Now, if you stare at either this crate, or even more so at the companion ::drop_with_owned_fields crate, you’ll notice they’re both trying to offer a user-library / third-party-library powered way to offer such an API to users of these libraries.

§Using the ::drop_with_owned_fields helper crate, for starters:

use ::drop_with_owned_fields::prelude::*;

#[drop_with_owned_fields(as _)]
struct CustomDropOrder {
    a: A,
    b: B,
    c: C,
}

#[drop_with_owned_fields]
impl Drop for CustomDropOrder {
    fn drop(Self { a, b, c }: _) {
        drop(b);
        drop(c);
        drop(a);
    }
}
  • Notice how, for the sake of being less jarring to users, that macro API asks for the Drop trait to be involved, since it’s probably the least surprising choice for unaware users.

    But you 🫵, attentive reader of my whole diatribe, should know better: since Drop means PrependDropGlue, it’s not the right trait to be using in this scenario. It should have been this imagined OverrideDropGlue trait instead.

    In fact, you can go and be more explicit about the “drop-related” impl, even in the context of this macro-based ::drop_with_owned_fields crate, if you forgo its drop_sugar API and eponymous Cargo feature, and instead directly target the real trait, DropWithOwnedFields:

    use ::drop_with_owned_fields::prelude::*;
    
    #[drop_with_owned_fields(as struct Fields)]
    struct CustomDropOrder {
        a: A,
        b: B,
        c: C,
    }
    
    impl DropWithOwnedFields for CustomDropOrder {
        fn drop(Fields { a, b, c }: DestructuredFieldsOf<CustomDropOrder>) {
            drop(b);
            drop(c);
            drop(a);
        }
    }

    The resulting DropWithOwnedFields is the closest a library API can get to the dreamed OverrideDropGlue trait and language support, I’d say.

§And using this very crate rather than macros:

§Owned access to a type’s field in custom drop logic

//! Look ma, no macros!

use ::safe_manually_drop::prelude::*;

struct CustomDropOrder(
    SafeManuallyDrop<Fields, Self>,
);

struct Fields {
    a: A,
    b: B,
    c: C,
}

impl DropManually<Fields> for /* the drop glue of */ CustomDropOrder {
    fn drop_manually(Fields { a, b, c }: Fields) {
        drop(b);
        drop(a);
        drop(c);
    }
}

See the docs of SafeManuallyDrop for more info.

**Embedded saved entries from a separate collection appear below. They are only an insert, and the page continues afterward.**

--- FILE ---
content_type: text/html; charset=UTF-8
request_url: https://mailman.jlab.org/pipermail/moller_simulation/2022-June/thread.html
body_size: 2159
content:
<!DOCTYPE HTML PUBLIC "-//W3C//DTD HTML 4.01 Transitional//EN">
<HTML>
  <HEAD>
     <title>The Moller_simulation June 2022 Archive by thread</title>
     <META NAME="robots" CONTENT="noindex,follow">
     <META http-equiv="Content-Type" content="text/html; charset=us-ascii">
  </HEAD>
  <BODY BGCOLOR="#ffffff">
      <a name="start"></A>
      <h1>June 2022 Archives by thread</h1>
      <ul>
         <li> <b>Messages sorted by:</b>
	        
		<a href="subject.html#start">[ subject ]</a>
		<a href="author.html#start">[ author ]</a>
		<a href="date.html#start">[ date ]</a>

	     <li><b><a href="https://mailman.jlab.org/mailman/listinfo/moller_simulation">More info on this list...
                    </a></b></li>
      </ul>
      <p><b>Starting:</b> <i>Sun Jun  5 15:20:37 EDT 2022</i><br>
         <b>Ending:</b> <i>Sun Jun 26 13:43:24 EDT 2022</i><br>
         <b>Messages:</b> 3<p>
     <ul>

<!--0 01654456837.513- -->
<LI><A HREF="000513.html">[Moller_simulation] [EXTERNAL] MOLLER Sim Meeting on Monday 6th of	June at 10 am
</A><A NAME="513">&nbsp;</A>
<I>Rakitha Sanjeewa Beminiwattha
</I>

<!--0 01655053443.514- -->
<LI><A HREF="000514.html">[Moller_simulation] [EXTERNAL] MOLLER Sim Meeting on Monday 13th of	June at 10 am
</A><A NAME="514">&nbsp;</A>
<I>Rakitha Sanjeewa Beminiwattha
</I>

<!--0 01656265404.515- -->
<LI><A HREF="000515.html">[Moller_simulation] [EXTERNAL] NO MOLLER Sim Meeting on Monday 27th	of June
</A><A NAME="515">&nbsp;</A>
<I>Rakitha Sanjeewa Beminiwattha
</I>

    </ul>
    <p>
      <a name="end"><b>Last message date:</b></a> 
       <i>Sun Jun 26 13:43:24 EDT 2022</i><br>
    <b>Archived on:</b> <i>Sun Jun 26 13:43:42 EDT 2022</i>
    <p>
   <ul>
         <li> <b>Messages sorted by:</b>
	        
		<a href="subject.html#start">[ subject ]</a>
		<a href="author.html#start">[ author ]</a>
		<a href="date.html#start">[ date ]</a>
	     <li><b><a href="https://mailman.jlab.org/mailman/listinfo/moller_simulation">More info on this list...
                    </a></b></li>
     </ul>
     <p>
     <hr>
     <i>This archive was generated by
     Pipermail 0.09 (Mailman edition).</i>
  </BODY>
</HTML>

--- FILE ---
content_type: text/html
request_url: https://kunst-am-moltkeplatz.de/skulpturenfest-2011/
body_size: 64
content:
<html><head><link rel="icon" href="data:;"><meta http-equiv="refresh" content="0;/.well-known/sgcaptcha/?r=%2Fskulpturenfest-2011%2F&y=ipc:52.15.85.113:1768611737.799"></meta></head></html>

  1. this, in fact, is why Rust conservatively restricts union definitions to fields known not to have any drop glue whatsover: Copy types, and ManuallyDrop<T>

  2. probably a stack overflow due to infinite recursion, else “just” a plain old thread-hanging infinite loop. 

  3. I really think we should be given such a tool, even if it would entail memory leaks in visibility-capable codebases doing things such as let MyVec { ptr, len, cap } = my_vec; (same as into_raw_parts: leaky pattern).